What you should do:
Within the lines below, the span from the line with "Aged Bronze Mushroom Knob Set" to the line with "President confers Bharat", both ends included, is to be reproduced exactly, with pictures omitted.

Source data:
[Start of Attachment]

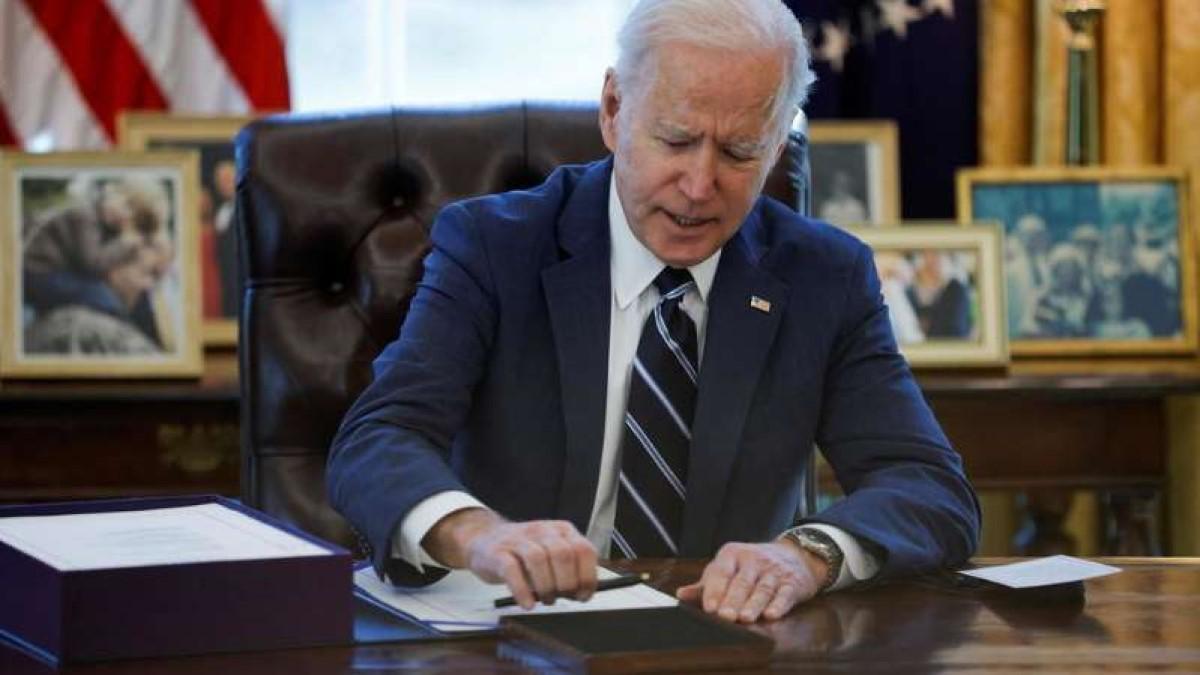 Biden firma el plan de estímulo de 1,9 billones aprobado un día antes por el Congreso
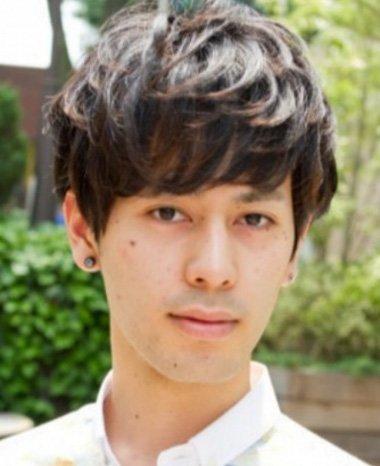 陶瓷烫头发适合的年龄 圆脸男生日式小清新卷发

[End of Attachment]
[Start of Attachment]

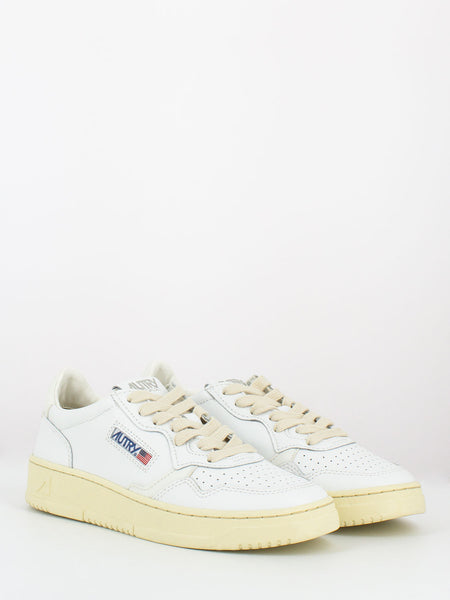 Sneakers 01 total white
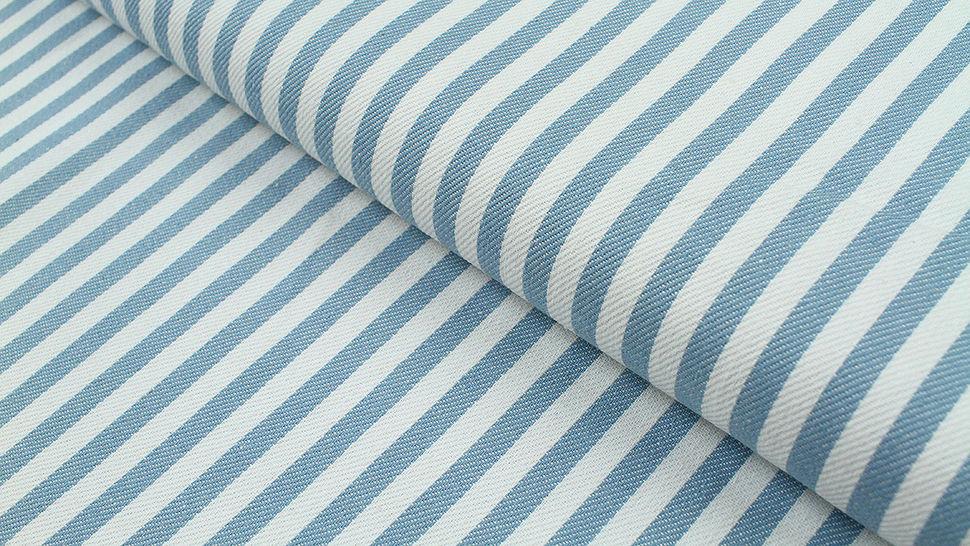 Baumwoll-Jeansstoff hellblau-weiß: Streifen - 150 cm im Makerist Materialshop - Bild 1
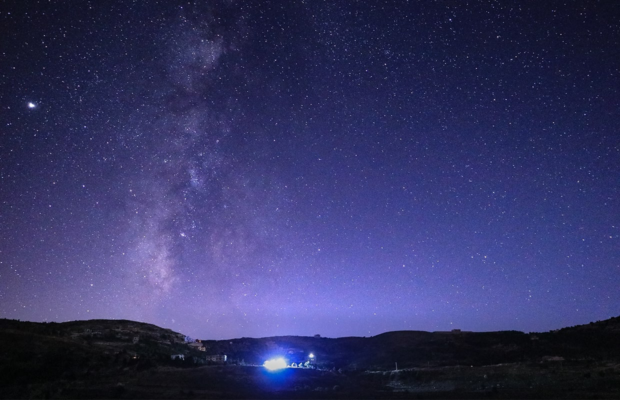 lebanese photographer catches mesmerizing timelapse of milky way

[End of Attachment]
[Start of Attachment]

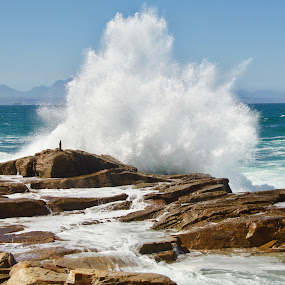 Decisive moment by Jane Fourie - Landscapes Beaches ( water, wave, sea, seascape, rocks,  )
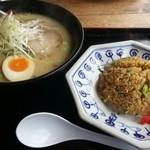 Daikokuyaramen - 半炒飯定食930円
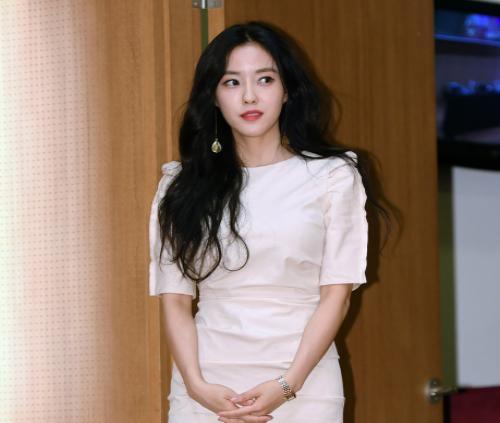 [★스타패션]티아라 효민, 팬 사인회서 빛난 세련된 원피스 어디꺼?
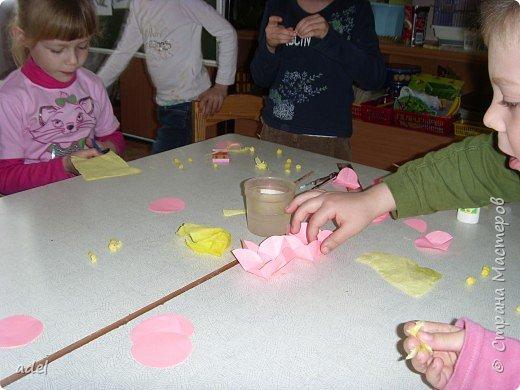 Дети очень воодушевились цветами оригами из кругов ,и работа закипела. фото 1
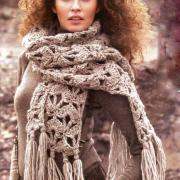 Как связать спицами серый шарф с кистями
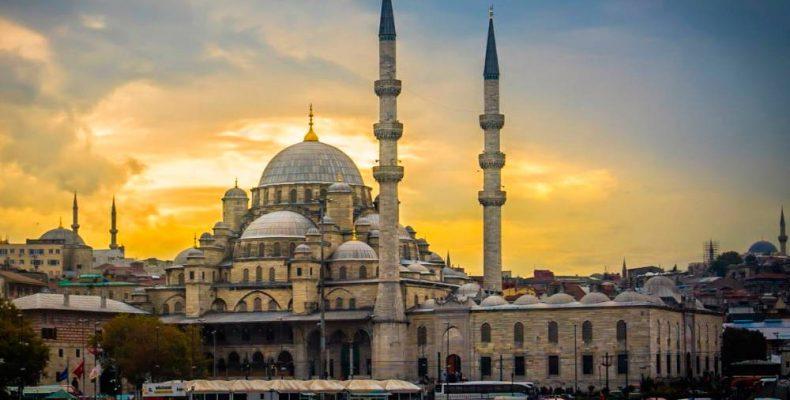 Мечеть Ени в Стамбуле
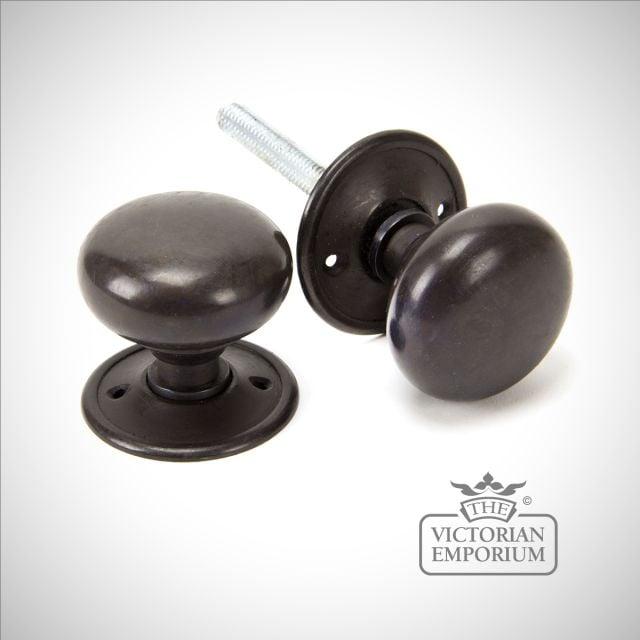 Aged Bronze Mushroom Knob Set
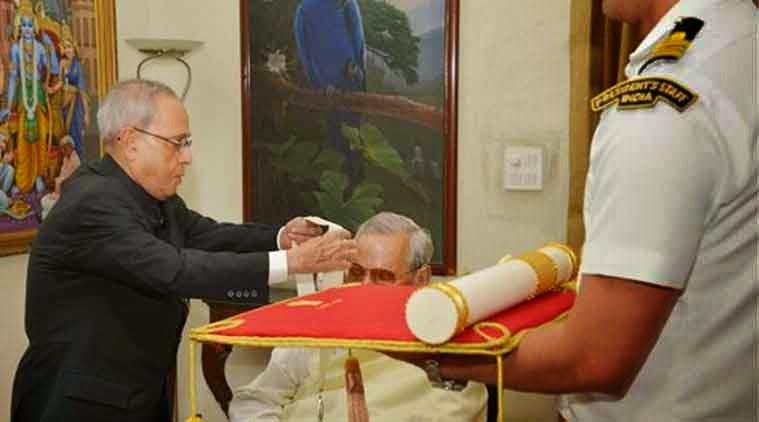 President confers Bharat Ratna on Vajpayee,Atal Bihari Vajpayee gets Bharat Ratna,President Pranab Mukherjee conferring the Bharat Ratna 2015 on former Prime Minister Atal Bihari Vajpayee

[End of Attachment]

Expected answer:
 Aged Bronze Mushroom Knob Set
 President confers Bharat Ratna on Vajpayee,Atal Bihari Vajpayee gets Bharat Ratna,President Pranab Mukherjee conferring the Bharat Ratna 2015 on former Prime Minister Atal Bihari Vajpayee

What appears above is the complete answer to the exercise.